The discrimination against an entire race of students is simply unmistakable. Fixing it could be accomplished not at the expense of racial diversity, but in curtailing affirmative action for athletes and legacy admissions. And there’s evidence that the discrimination is based, in part, on racist stereotypes:

A new study of over 100,000 applicants to the University of California, Los Angeles, found no significant correlation between race and extracurricular achievements. The truth is not that Asians have fewer distinguishing qualities than whites; it’s that — because of a longstanding depiction of Asians as featureless or even interchangeable — they are more likely to be perceived as lacking in individuality. (As one Harvard admissions officer noted on the file of an Asian-American applicant, “He’s quiet and, of course, wants to be a doctor.”)

Why is that kind of thing not an outrage to liberals usually accustomed to seizing questions of racial discrimination with alacrity?  Kaitlin Mulhere peruses what ending racial discrimination against Asians would actually lead to:

Between 1992 and 2013, Harvard’s Asian-American enrollment ranged between 14 percent and 20 percent. On the other hand, CalTech, an elite college that doesn’t consider race in its admissions policies, saw its population of Asian students grow from about 27 percent in the 1990s to more than 40 percent last year. In 2008, Asian Americans composed 27 percent of Harvard’s applicant pool, 46 percent of applicants who earned above 2200 on the SAT and 55 percent of those students who earned about 2300 and sent scores to Harvard. … “In light of Harvard’s discriminatory admissions policies, [Asian Americans] are competing only against each other, and all other racial and ethnic groups are insulated from competing against high-achieving Asian Americans,” the lawsuit reads.

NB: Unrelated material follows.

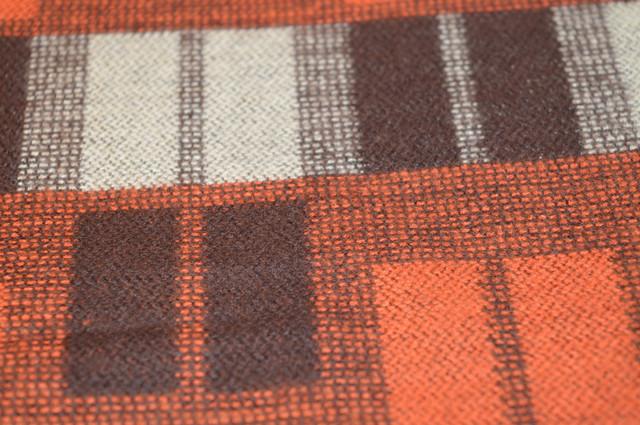 Кашемировая ткань в коричнево-бежевых цветах шарф ночная синь 4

That seems utterly undeniable to me. But Scott Lemieux disputes the contention that affirmative action is ipso facto discriminatory:

It may well be salutary for universities to experiment with different means of achieving a diverse student body. At least some may find formally race-neutral means that work well. What these lawsuits seek, however, is not merely to encourage experimentation but to forbid taking race into account altogether. That is a different story.

On this question, the argument that affirmative action is categorically illegal under the Fourteenth Amendment or the Civil Rights Act is simply wrong. Neither text explicitly forbids affirmative action. And it is illogical — not to mention ahistorical — to argue that racial classifications intended to promote diversity are the legal equivalent of racial classifications that sought to uphold a white supremacist caste system. Opponents of affirmative action are hardly underrepresented in the ordinary political process, and this is where they should make their case.

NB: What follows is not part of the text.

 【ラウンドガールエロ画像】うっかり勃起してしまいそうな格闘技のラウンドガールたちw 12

Yes, the suits seek an end to all affirmative action. But the courts could provide a less extreme remedy that both gave Asian-American candidates a fair shake and kept a race-neutral way of encouraging diversity. Racial classifications may not be as bad as those upholding white supremacy, but they are unjust in any case. And the maintenance of a clear racial burden for Asian-Americans undermines equal opportunity in a corrosive way. Rick Kahelnberg makes the case simply enough:

“It’s one thing if an affirmative action program discriminates against whites, who have had lots of advantages in American history. It’s a very different thing to allege that affirmative action is discriminating against Asian-Americans, a minority group that has been subject to official and private discrimination throughout American history.”

Sam Sanders, meanwhile, asks whether Asian Americans are actually all that worried about affirmative action policies hurting them:

A recent poll of Asian-American adults in California found that about 70 percent of them supported “affirmative action programs designed to help blacks, women and other minorities get better jobs and education.” But there’s inconclusive nationwide data on Asian sentiment about affirmative action, and a lot of times, the percentage of support changes depending on how questions about affirmative action are worded.

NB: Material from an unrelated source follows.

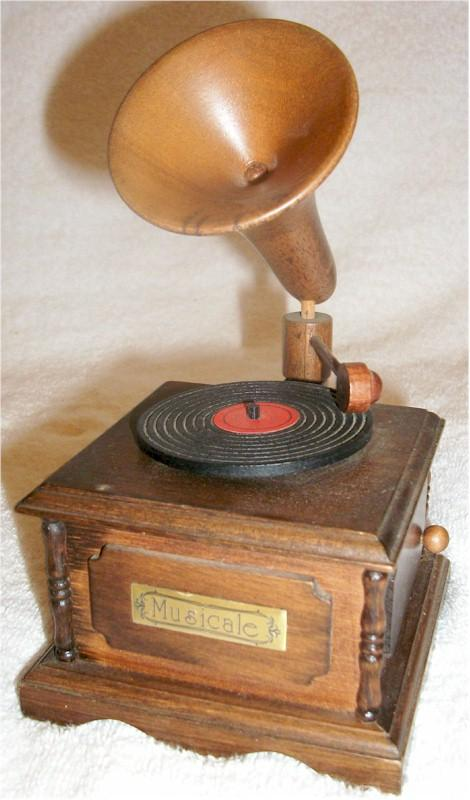 Musicale Phonograph Music Box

And even in California, polling might not tell the entire story. Recently, a push to bring affirmative action back into California public universities was squashed after some groups in the state – including Chinese-American groups – strongly opposed the measure.

The way Jeff Yang sees it, this lawsuit isn’t really about helping Asians in the first place. After all, “Jane Dou” – as he calls the rejected Harvard hopeful – “didn’t end up at the center of the Harvard suit accidentally”:

She was discovered through a broad-based campaign conducted by SFFA founder Edward Blum — a frustrated Republican congressional candidate who has chosen to make a career out of waging war on laws and policies that give “special privileges” to minorities. Dou was someone Blum wanted — a student willing to serve as a test case in a high-profile attack on affirmative action. It’s important to note that whatever its outcome, the lawsuit won’t help Dou. It’s almost certain that she’s been accepted by other colleges, and by the time the suit is resolved she will likely have graduated from one of them. What this lawsuit is really is just the latest attempt to derail an apparatus that has given hundreds of thousands of blacks, Hispanics and, yes, Asians a means to climb out of circumstances defined by our society’s historical racism.

So she should have somehow suspended her education so as to be a better plaintiff?

The arguments deployed to obscure what would, in the case of African-Americans and Latinos, be prima facie evidence for structural racism, are ever more inventive. But the reality – that if you’re an Asian-American trying to get into Harvard, you will be effectively as discriminated today as Jews once were – endures.